Especially the part about Looper working a 1-2-3 ninth.
by Greg Prince on 6 August 2005 8:29 am
It was the ninth inning and to be honest I wasn't paying that much attention. We seemed to have it in the bag (which I understand is different from having it in the bag, but it felt OK) and the only mystery remaining was to see who would be pitching the final frame. I was delighted that the starter had preserved the bullpen even though he gave up five runs. Not a terrible night to give up five runs, so I was feeling good about things where that was concerned.
I glanced up at the screen and saw a lefty delivering the ball and as he lunged forward, I saw a 7 on his back. He induced a tapper back to the mound from Jeromy Burnitz, which was a delightful first out. I said to the screen, in appreciation, “way to go, Tommy…”
Tommy?
Did I just say what I think I said? Did I refer to the icy and eternally detestable presence known as Tom Glavine in terms both familiar and indicative of endearment? Did I just call Thomas Michael Glavine “Tommy”?

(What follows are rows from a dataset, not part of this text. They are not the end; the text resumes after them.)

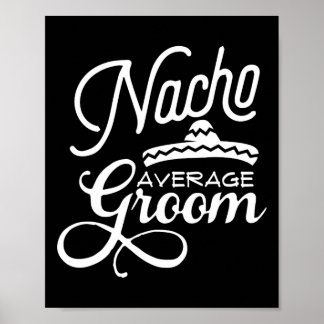 Nacho Average Groom Cinco De Mayo Wedding S Poster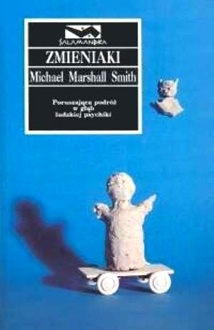 Okładka: Michael Marshall Smith - Zmieniaki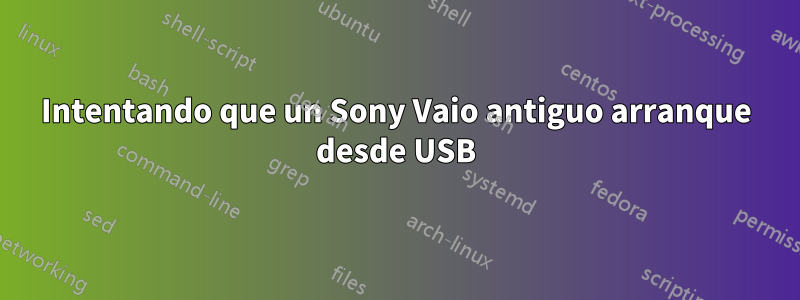 Intentando que un Sony Vaio antiguo arranque desde USB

I don't believe what I just heard.
Technically, I had just called Dae-Sung Koo “Tommy” — told ya I wasn't paying close attention — but the reality of the situation is I have, after 2-2/3 grudging years, accepted Tom Glavine as a Met.
I tried to wriggle out of it. I tried to morph “Tommy” into “Tommyister Koo!” but it was no use. I've finally given up. I no longer hate Tom Glavine the Met. I still disdain Tom Glavine the Brave and everything he did on the field and off it while he was One Of Them, but I can't hold history above the present day any longer. I have neither the energy nor the luxury to keep spitting at a relatively dependable starting pitcher who plies his trade for New York's National League franchise.
This has been developing all year. In 2003, I couldn't look at him. In 2004, I couldn't argue with his making the All-Star team but I didn't exactly embrace it. When he had that cab accident I sort of felt sorry for him but only as a human being, not as a Met. And as documented here from time to time, I've been to slow through 2005 to unclench my jaw over the concept of Tom Glavine identifying himself as One Of Us.
What paved the road to acceptance was my businesslike approach to the whole thing. A couple of months ago, I decided we needed the best Tom Glavine we could get. His goals and our goals were largely mutual. What do I care if he gets 300 wins? I mean that in the sense of why should I mind if he ties Burleigh Grimes for thirtieth place all-time with his 270th victory as he did last night? W's for him are also W's for us.
Eureka!
So I stopped rooting against Tom Glavine and started rooting for him. First nominally. Then sincerely, if not terribly enthusiastically. When he'd fall apart, I could always lean on the crutch of “aaah, it's Glavine, whad'ya expect?” But you can only relish somebody's failures in your favorite laundry for so long before you realize how counterproductive it is.
Of late, there is little to complain about where Tom Glavine's pitching is concerned. Since the second half commenced, he has turned in an admirable start every time out. Friday night's was not hot stuff on paper (8 IP, 5 ER) but it was just what was required for a game when we scored nine and needed to keep Roberto from telling Willie how good he felt.
Tom Glavine did the job for the Mets. He helped get us a win, a commodity we'd lacked since Tuesday.
Way to go, guy wearing 47 in the home pinstripes.